Intervention de Christophe Lefèvre

Réunion du 15 novembre 2016 à 16h30
Commission des affaires européennes

Christophe Lefèvre, membre du Comité économique et social européen :

Le manque de confiance – pour ne pas dire de croyance –, des citoyens en l'Europe, peut s'expliquer de différentes manières. Ainsi la campagne des dernières élections européennes n'a-t-elle duré qu'une petite semaine, ce qui est fort peu. On a, par ailleurs, le sentiment que les parlementaires européens constituent une représentation ne reflétant pas vraiment la société civile – ce qui plaide en faveur de la continuité des travaux du Comité économique et social européen sur cette question. Nous sommes effectivement très attachés à la mise en place d'un pilier social, dont nous avons grand besoin en cette période d'incertitude.

L'Europe dispose de fonds d'investissement, notamment avec le plan Juncker qui, avec ses 372 milliards de dollars, constitue une énorme avancée, mais toute la question est de savoir si ces fonds vont vraiment être mis en oeuvre, le cas échéant dans quel délai et pour quelle utilisation. Aujourd'hui, il semble que nos concitoyens n'aient conscience que d'une très faible proportion des avancées obtenues grâce à l'Europe – le roaming, grâce auquel chacun pourra, à partir de juillet 2017, appeler de n'importe quel pays en Europe pour un coût équivalent à une communication locale, fait partie de ces avancées les plus connues, mais il en est bien d'autres dont personne n'a la moindre idée. Moi-même, je ne cesse d'expliquer ce que je fais au CESE et à quoi servent les régulations européennes ; j'appelle souvent l'attention de mes interlocuteurs, par exemple, sur le fait que si un logo représentant le drapeau de l'Union européenne figure sur les bâtiments de l'école de leurs enfants, c'est parce que cet établissement a bénéficié de financements européens.

Lorsque je présidais le Réseau d'appui et de capitalisation des innovations européennes (RACINE), un organisme gérant des crédits provenant du Fonds social européen (FSE), j'étais effaré par la complexité des dossiers à constituer. De petites associations d'insertion ayant besoin de cofinancements à hauteur de 85 % ou 90 % obtiennent parfois les fonds de la Commission européenne avec un an de retard, et s'exposent au risque qu'on leur réclame de rembourser les fonds pour lesquels ils ne seraient pas en mesure de produire rapidement des justificatifs – des situations invivables pour des structures de ce type, par nature extrêmement fragiles. De même, si l'on a pu espérer être en mesure de sauver tous les jeunes Européens de moins de vingt-cinq ans avec le dispositif européen de la Garantie pour la jeunesse, il a vite fallu déchanter, la dotation globale de cette mesure prévue pour la période 2014-2020 ne permettant en fait d'aider chaque jeune au chômage qu'à hauteur de 1 000 euros en tout et pour tout !
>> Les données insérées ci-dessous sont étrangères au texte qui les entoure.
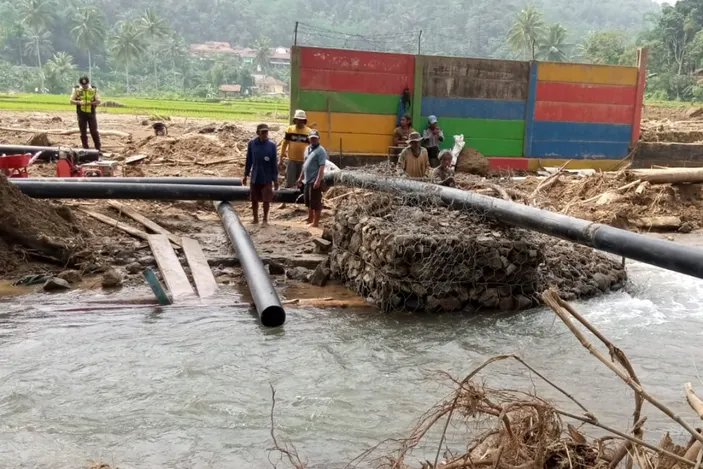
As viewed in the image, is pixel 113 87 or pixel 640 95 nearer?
pixel 640 95

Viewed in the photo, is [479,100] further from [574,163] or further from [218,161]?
[218,161]

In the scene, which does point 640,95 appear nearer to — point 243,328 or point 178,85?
point 243,328

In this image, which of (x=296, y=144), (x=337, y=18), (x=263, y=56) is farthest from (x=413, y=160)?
(x=337, y=18)

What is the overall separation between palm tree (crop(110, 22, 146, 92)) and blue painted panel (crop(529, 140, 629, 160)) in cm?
8528

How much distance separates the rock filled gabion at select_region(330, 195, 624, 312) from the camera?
827 centimetres

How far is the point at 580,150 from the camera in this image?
17.7 meters

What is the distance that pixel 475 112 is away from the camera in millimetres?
16719

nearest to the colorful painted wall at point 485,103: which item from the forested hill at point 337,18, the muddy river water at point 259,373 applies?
the muddy river water at point 259,373

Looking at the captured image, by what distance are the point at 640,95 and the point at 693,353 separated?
11777 millimetres

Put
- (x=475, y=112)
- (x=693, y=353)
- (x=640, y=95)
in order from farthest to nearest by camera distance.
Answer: (x=640, y=95) → (x=475, y=112) → (x=693, y=353)

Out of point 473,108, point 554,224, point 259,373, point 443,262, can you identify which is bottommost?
point 259,373

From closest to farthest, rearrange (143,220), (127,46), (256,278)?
(256,278) → (143,220) → (127,46)

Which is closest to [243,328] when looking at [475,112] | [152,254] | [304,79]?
[152,254]

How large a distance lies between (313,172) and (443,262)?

Si de nombreuses réformes sont entreprises par la Commission européenne, aucune étude d'impact n'est faite : ainsi le nouveau plan 2014-2020 a-t-il été mis en oeuvre sans attendre que soit réalisé un bilan de l'exercice de la précédente mandature. Chaque année, dans le cadre de l'examen du Programme national de réforme (PNR), nous recevons une délégation de la Commission européenne qui nous demande systématiquement en quoi la France a tenu compte de ses recommandations de l'année précédente. Or, si notre pays s'inspire effectivement des prescriptions de la Commission, elle le fait plutôt en se référant à celles datant de trois ans – une seule année constituant un délai bien trop court pour entreprendre quoi que ce soit, et surtout pour que l'on puisse mettre en évidence des effets mesurables.

Enfin, pour ce qui est du pilier social, nous sommes confrontés à des signaux contradictoires. D'un côté, Jean-Claude Juncker a réuni au début de l'année toutes les parties prenantes au dialogue social européen en leur expliquant qu'un nouveau départ allait être pris en la matière. De l'autre, il a récemment été annoncé, dans le cadre du Forum de liaison du dialogue social européen regroupant quarante-trois comités de dialogue social sectoriel – ce qui recouvre 95 % des emplois salariés en Europe –, que l'on ne pourrait plus financer que huit réunions par an au lieu de neuf, en raison de restrictions budgétaires. Il y a donc un certain décalage entre la volonté politique affichée et les moyens réellement mis en oeuvre.

Pour conclure, j'indique à titre d'exemple que l'un des comités de dialogue social sectoriel, celui relatif à la coiffure – ce secteur d'activité où les employés travaillent en permanence debout et dans des conditions pénibles, impliquant notamment le risque de coupures aux mains – a émis une proposition de texte au niveau européen que la Commission a ignorée en refusant de légiférer, alors même que les partenaires sociaux – employeurs et salariés – s'étaient mis d'accord.